:: Fragmento de texto

Guadalajara, Jal. a 31 de mayo de 2019


¡Ay, mi Chiquis!


Te nos fuiste, te nos fuiste un 16 de mayo, te nos fuiste una tarde de un jueves, te nos fuiste dos semanas antes de tu cumpleaños número 17. Te nos fuiste. Y nosotras nos quedamos, aquí, en la casa que habitabas, nos quedamos con tu ausencia, con tanto recuerdo, con tanto amor. Con harta tristeza, ni cómo negarlo.


¿Dónde andarás, mi Chiquis? ¿Qué tanto andarás haciendo? ¿Descansas, ya? Nosotras aquí andamos, tristes, sí, pero ya más tranquilas. Extrañándote, pensándote, sintiéndote. Amándote. Mamá hasta siente que te ha visto caminar y aullar por la casa, ¿tú crees?

::::

Consigna
Enumera todos los gerundios que aparecen en la carta a Chiquis con el pronombre «te» unido al final.

:: Conjunto de datos

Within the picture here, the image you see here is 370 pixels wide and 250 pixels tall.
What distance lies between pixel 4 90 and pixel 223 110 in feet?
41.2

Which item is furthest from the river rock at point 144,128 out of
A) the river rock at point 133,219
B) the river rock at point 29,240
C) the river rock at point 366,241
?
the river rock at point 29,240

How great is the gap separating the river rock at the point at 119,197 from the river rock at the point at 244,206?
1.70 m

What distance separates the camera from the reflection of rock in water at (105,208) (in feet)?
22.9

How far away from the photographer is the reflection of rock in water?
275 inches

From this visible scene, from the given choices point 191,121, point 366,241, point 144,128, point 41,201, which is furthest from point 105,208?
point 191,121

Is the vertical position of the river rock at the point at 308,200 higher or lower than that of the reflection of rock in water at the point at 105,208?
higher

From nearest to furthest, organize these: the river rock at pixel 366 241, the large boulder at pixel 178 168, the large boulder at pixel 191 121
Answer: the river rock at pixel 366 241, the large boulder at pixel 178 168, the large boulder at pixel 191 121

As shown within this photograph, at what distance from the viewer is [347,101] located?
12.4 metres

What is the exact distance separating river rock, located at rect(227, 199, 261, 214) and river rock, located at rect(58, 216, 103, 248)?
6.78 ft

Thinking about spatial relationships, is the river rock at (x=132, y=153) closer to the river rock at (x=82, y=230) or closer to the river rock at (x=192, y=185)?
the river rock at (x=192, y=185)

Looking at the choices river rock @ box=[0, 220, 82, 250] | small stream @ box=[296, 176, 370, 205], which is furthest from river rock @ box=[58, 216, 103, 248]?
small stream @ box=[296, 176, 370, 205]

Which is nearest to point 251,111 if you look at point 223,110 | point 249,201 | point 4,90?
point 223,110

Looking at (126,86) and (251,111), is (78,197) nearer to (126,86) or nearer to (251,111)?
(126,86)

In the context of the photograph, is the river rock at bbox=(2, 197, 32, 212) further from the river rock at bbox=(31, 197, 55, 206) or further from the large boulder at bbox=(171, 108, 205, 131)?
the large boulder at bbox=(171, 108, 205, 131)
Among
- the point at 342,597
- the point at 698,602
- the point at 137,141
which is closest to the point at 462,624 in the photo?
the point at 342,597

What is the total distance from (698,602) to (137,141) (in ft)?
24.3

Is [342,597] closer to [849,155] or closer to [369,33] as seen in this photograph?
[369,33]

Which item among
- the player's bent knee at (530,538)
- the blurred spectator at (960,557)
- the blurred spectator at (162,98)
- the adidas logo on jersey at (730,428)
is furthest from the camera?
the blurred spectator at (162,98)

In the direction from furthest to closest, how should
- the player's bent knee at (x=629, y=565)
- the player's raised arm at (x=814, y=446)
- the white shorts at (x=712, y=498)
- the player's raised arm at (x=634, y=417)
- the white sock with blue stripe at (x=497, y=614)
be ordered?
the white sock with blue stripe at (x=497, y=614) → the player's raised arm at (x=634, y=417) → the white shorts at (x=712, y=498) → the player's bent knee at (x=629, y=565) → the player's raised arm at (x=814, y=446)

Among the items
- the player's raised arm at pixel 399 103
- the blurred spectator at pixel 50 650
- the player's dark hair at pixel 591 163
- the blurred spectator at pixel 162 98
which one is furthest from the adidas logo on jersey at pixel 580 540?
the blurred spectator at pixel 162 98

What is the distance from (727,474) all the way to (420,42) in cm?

::::

Solución
Los gerundios son «Extrañándote», «pensándote», «sintiéndote» y «Amándote».